● Page extract:

——————————

A number of natural and technological tragedies, as well as epidemics, have shaped the Tennessee experience. Many resulted in massive property damage and/or loss of life and immeasurable human suffering.

Storms have inflicted terrible damage in Tennessee throughout the last two hundred years. Slow-rise and flash floods have been the most common recurrent disasters. The worst slow-rise floods occurred in 1926-27, 1936-37, and 1973. The great Tennessee, Cumberland, and Mississippi River floods of 1927 gave way to even greater floods in 1937. A number of flash floods have occurred, the worst on June 13, 1924, when fifteen inches of rain fell in an eight-hour period. This flood produced a ten-foot-high wall of water which plummeted down a narrow valley in Carter County, killing 11 people and injuring others. Eyewitnesses claimed that one could not stand out in that rain without strangling.

The state has averaged about six dangerous tornadoes per year since 1916, when the National Weather Service began keeping official records. Both individual and swarms of tornadoes have occurred, some with devastating results. Forty-five people were killed and 600 injured in a series of thirteen East Tennessee tornadoes in April 1974. Six twisters killed 52 and injured 552 in six counties in March 1933. Called the East Nashville Tornado, this storm damaged or demolished sixteen hundred structures in that area alone. The worst ever was in March 1952, when 67 people died and 282 were injured as ten twisters touched down in ten counties. Damages exceeded $5.5 million. That total for damages was topped by the Nashville tornado of April 1998 which left extensive property damage in downtown Nashville and in several East Nashville neighborhoods. Another tornado in early 1999 destroyed large portions of downtown Clarksville, demolishing historic churches, commercial buildings, and homes and leaving the Montgomery County Courthouse in shambles.

Extremes in heat and cold also have affected Tennesseans. Records indicate that sixteen episodes of severe drought have occurred in the past two hundred years. The worst was the decade of the 1980s, the driest overall period in the state's history. A severe heat wave in 1980 took 150 lives when temperatures hovered in the hundreds for days at a time. Most victims were elderly, urban, West Tennessee residents. In other years came record frigid temperatures, snow and ice. The most arduous blizzard seasons of the twentieth century were those of 1945, 1951, and 1993. The landmark winters of the nineteenth century were in 1835 and 1898. February 5, 1835, was called “Cold Friday” because so many cattle and hogs froze to death that day.

——————————

● Data provided:
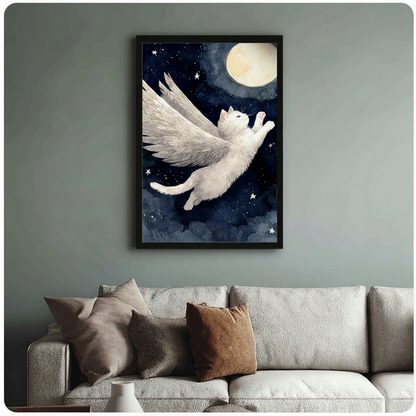 Flying Angel Cat Canvas Wall Art – Dreamy Night Sky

——————————

● Required work: Pick up the piece on Tennessee's disasters right after its last sentence, the one about "Cold Friday," and write what comes next.

● Response area:
The worst series of earthquakes to occur in North America took place in West Tennessee and the Central Mississippi River Valley in 1811 and 1812. Seasonal wild fires have been destructive, especially during periods of drought. Some of the worst were recorded in 1925, 1935, and the 1980s. These fires, usually caused by lightning strikes, have destroyed incalculable acres of cropland as well as wildlife, domestic livestock, homes, businesses, and other structures.

Man-made technological disasters have devastated different Tennessee communities through the twentieth century. Several dam or reservoir failures have occurred. The worst such incident was in Claiborne County, two miles south of New Tazewell, on August 3, 1916. A mill dam failed on Big Barren Creek, sending a giant wall of water downstream and breaching several other smaller dams in the process. Twenty-four people died amidst the immense property damage caused by the roaring water.

Explosions of dangerous materials have made their mark in the pages of history as well. In 1906 a railroad car of dynamite exploded in a rail yard at Jellico in Campbell County, killing 9 people, injuring 200, and leaving 500 homeless. In 1978, the Humphreys County town of Waverly was the site of a devastating liquid propane gas explosion that killed 16 people and injured 97. In 1983 an explosion at an illegal fireworks factory, near Benton in Polk County, killed 11 workers, injured one, and demolished several buildings. Five years later, in December 1988, a liquid propane gas truck overturned and exploded in a gigantic fireball on I-240 in Memphis. Nine people were killed on the highway, and additional lives were lost when the flaming ten-thousand-gallon liquid propane tank became airborne and crashed into a nearby duplex, setting several buildings on fire.

Eleven horrific mine disasters have occurred in Tennessee, all but one within the last one hundred years. Eighty-four out of a crew of 89 perished in an explosion and flash fire in Cross Mountain Coal Mine No. 1, near Briceville (Anderson County) in 1911. Just nine years before that, the worst coal mine accident in Tennessee history took place at the nearby Fraterville Mine when 184 lives were lost.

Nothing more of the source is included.